Dengan digeluti rasa sedih yang sangat dalam, Ambun meneruskan perjalanannya. Hari itu bekalnya sudah habis.  Ambun mulai cemas, apa yang akan dimakannya besok pagi.  Ia lalu memanjat sebatang pohon.  Ia berharap, dari atas pohon itu dapat melihat sesuatu.  Setibanya di atas pohon ia memandang ke sekeliling tempat itu. Di kejauhan terlihat olehnya asap api mengepul ke atas. Ambun merasa gembira. Di sebelah sana, pasti ada orang, fikirnya dalam hati. Dengan tidak banyak berfikir lagi, Ambun dengan cepat berjalan menuju arah asap tadi.
         Hampir malam baru ia tiba di situ. Dari jauh dilihatnya sebuah rumah. Rumah itu cuma satu dan di sekitarnya tidak ada kelihatan rumah lain. Dengan perasaan takut-takut, Ambun mendekati rumah tua itu. Dilihatnya seorang perermpuan tua sedang memasukkan ayam ke dalam kandang.  Menghindari agar orang tua itu tidak mendadak terkejut, Ambun berdehem.  Mendengar ada suara orang, perempuan itu menoleh ke arahnya.  Cukup lama orang tua itu tampak tertegun.

         “Salam nenek”, kata Ambun lembut.

         “Siapa kamu anak muda ?”  perempuan tua itu balas bertanya.

         “Saya bernama Ambun. Saya tiba di sini, nyasar tidak tahu jalan untuk pulang”, jelas Ambun.

         “Apakah kamu hanya sendirian ?”  tanya nenek itu lagi.

         “Tadinya dengan adikku. Di tengah jalan, ia meninggal dunia sebab kelaparan”, lanjutnya dengan wajah sedih.

         Mendengar ucapan anak itu, nenek tadi merasa kasihan. Ia pun mempersilahkan Ambun untuk mengikutinya naik ke rumah.  Ambun mengikuti dari belakang.

         Setelah makan malam, Ambun menceriterakan keadaan keluarga mereka. Orang tua itu mendengarnya dengan penuh perhatian.  Demikian pula, nenek itu menceriterakan keadaannya. Sebenarnya nenek itu berasal dari keluarga raja yang sekarang memerintah di daerah itu. 

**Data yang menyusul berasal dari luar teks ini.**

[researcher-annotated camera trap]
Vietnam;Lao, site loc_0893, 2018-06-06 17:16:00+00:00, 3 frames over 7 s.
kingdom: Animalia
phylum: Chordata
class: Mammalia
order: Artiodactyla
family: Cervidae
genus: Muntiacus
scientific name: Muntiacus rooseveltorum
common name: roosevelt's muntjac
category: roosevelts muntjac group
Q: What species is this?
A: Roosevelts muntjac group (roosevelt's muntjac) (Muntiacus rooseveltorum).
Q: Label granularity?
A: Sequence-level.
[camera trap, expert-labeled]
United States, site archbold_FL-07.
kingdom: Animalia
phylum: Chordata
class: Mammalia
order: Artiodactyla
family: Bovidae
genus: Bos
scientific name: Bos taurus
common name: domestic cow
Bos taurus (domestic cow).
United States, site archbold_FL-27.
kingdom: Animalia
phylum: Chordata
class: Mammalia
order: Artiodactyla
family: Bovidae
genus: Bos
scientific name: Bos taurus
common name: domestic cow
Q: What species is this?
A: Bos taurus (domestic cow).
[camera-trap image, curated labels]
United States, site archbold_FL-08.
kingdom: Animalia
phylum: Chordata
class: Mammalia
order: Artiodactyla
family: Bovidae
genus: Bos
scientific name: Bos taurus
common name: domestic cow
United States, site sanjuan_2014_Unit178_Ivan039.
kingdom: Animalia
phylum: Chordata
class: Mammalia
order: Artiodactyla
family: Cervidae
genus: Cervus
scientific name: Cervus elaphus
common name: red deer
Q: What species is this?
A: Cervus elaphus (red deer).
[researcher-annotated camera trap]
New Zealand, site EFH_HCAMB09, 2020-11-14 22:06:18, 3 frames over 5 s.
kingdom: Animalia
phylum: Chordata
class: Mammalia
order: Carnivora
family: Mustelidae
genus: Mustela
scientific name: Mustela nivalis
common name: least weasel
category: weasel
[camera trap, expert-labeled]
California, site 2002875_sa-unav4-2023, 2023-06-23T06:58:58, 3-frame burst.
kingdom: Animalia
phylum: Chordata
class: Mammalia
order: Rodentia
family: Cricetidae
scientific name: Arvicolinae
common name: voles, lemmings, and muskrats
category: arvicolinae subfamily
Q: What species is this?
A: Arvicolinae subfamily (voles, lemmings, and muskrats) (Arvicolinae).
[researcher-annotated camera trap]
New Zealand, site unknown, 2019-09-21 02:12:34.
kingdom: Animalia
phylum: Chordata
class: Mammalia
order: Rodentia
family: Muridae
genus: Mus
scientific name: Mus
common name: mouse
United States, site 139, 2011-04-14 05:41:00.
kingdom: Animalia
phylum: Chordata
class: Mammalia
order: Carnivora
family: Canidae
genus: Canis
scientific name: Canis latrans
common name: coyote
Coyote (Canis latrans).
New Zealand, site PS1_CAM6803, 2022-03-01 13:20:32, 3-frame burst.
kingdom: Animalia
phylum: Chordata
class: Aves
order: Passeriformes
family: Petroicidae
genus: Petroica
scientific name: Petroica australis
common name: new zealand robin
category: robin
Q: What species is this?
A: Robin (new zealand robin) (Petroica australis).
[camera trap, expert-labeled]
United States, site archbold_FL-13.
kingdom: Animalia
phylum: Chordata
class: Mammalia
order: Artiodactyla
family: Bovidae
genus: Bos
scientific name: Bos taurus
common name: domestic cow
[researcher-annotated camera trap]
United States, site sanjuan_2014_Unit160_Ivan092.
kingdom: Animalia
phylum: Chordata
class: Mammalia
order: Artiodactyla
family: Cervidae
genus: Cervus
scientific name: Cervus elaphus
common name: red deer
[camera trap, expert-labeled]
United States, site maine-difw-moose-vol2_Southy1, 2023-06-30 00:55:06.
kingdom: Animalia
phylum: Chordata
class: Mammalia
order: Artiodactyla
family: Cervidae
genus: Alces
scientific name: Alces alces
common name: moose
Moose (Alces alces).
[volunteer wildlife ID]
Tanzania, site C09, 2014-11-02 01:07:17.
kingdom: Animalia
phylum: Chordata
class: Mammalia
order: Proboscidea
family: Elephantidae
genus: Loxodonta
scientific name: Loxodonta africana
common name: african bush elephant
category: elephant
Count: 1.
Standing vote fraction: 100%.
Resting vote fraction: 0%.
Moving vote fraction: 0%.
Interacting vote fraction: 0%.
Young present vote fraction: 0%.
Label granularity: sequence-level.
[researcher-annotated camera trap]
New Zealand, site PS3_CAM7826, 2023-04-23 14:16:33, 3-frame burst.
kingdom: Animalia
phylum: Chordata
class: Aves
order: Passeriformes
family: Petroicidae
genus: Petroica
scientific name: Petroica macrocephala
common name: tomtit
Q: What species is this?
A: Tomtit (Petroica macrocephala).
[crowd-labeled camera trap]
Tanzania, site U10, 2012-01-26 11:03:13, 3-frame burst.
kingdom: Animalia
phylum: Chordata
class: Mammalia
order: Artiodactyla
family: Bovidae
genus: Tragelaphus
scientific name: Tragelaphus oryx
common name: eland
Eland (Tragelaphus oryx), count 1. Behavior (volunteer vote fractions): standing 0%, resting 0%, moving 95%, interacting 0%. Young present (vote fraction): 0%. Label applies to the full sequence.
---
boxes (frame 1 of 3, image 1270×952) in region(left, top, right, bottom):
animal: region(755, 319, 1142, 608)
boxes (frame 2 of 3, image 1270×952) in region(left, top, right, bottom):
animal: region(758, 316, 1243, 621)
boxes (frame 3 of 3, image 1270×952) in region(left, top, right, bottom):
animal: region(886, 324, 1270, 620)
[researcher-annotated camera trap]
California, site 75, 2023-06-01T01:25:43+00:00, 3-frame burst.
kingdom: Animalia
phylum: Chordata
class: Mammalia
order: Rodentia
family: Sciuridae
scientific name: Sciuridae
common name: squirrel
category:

         Akibat perkawinannya dengan almarhum suaminya dahulu, ia diusir.  Sayangnya dari perkawinan itu mereka tidak memperoleh seorang pun putera.  Sampai akhirnya suaminya meninggal sekitar sepuluh tahun yang lalu. 

         Sekali-sekali kalau ada keperluannya, nenek itu pulang ke kota.  Tetapi ia sangat menghindari bila bertemu dengan pihak keluarganya.  Dan sampai sekarang ia sama sekali dilupakan orang. Demikianlah atas tawaran perempuan itu, Ambun tinggal bersamanya.  Betapa senang hati orang tua itu atas kehadiran Ambun.  Mencari kayu api, menimba air, memelihara ayam, bahkan pekerjaan ladang tidak lagi dilakukan oleh orang tua itu sepenuhnya.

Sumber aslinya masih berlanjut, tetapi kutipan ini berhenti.